但陈寅恪毕竟是陈寅恪,有一种文化在支撑着他。晚年的陈寅恪尽管在双眼失明之后,又摔断了双腿,但他最终找到了一个最佳去处——找柳如是。


于是,陈寅恪走进了柳如是遗落在清朝的那座红楼,而且在红楼里一坐就是10年。


陈寅恪这部历时10年、洋洋85万字的长篇历史巨著《柳如是别传》,是以钱牧斋和柳如是为故事核心、以明末清初的江南为社会背景的一部史实考订。本来是一部长篇传记文学,结果却被陈寅恪以其史家过于严谨的铺陈考证与叙说,写成了一部有故事情节的“清史考录”。


对钱牧斋的诗文,陈寅恪尚在年少时就开始阅读了,并对其文才倍加仰慕。目盲之后,对钱柳之诗更多了几许颖悟,生发几许况味。于是,开始陆续校释其诗,搜集整理其隐情轶事,打算做一件令世人难以理喻的“闲事”——瞑写钱牧斋和柳如是的那段姻缘秘史。

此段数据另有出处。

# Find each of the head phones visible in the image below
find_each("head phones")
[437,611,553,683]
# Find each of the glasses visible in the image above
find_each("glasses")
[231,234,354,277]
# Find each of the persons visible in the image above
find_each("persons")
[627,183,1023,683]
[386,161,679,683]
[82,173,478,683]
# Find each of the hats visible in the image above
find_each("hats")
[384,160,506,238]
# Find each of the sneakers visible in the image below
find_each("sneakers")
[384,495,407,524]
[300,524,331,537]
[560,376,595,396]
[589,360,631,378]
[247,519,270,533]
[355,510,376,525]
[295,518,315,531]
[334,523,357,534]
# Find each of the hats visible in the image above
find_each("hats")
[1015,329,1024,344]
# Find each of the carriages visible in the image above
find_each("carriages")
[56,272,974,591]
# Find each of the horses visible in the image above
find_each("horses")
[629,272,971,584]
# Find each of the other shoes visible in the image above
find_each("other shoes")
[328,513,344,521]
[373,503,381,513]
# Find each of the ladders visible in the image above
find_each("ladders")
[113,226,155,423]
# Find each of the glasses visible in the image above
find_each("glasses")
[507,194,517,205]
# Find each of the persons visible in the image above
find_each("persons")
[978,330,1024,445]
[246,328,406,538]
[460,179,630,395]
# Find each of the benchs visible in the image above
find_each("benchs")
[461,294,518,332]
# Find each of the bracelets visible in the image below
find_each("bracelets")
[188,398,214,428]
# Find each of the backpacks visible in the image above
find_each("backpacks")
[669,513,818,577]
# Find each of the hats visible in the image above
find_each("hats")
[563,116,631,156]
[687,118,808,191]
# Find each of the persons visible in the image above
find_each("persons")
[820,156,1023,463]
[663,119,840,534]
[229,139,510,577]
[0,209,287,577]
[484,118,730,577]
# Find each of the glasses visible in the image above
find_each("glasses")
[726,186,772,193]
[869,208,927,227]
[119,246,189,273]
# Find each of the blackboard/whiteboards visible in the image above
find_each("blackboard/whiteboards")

在中国历史的某个角落里,柳如是不过是秦淮八艳中的一位“大姐大”,一个常出入社会名流之间、艳色远播的金陵名妓。但陈寅恪却并不完全认同这一点,在他心目中,柳如是是明末清初秦淮河畔云霞佳丽中一朵清雅的奇葩。她虽然沦落风尘,却身心高洁。她敢爱敢恨,最初与周道登一见倾心,然后又爱上宁徵舆,继而又与陈子龙情投意合,最终与钱牧斋白头偕老。她才华横溢,忠心为国,明亡时力劝丈夫殉节,自己投水殉国。她胆识冲天,豪迈痴情,为救夫君愿以身替死。


陈寅恪觉得这位盖世才女无论是才华还是品性,都让当时士大夫无法企及。即便是令他叹服的钱牧斋,与柳如是相较也大逊其色。也正是因为这种文化视角,这种文化良知,这种文化识见,陈寅恪才将原来书名《钱柳姻缘诗释证》改为《柳如是别传》。其中更重要的缘由,是陈寅恪特别推崇柳如是的《金明池咏寒柳词》和她的《东山酬和集》。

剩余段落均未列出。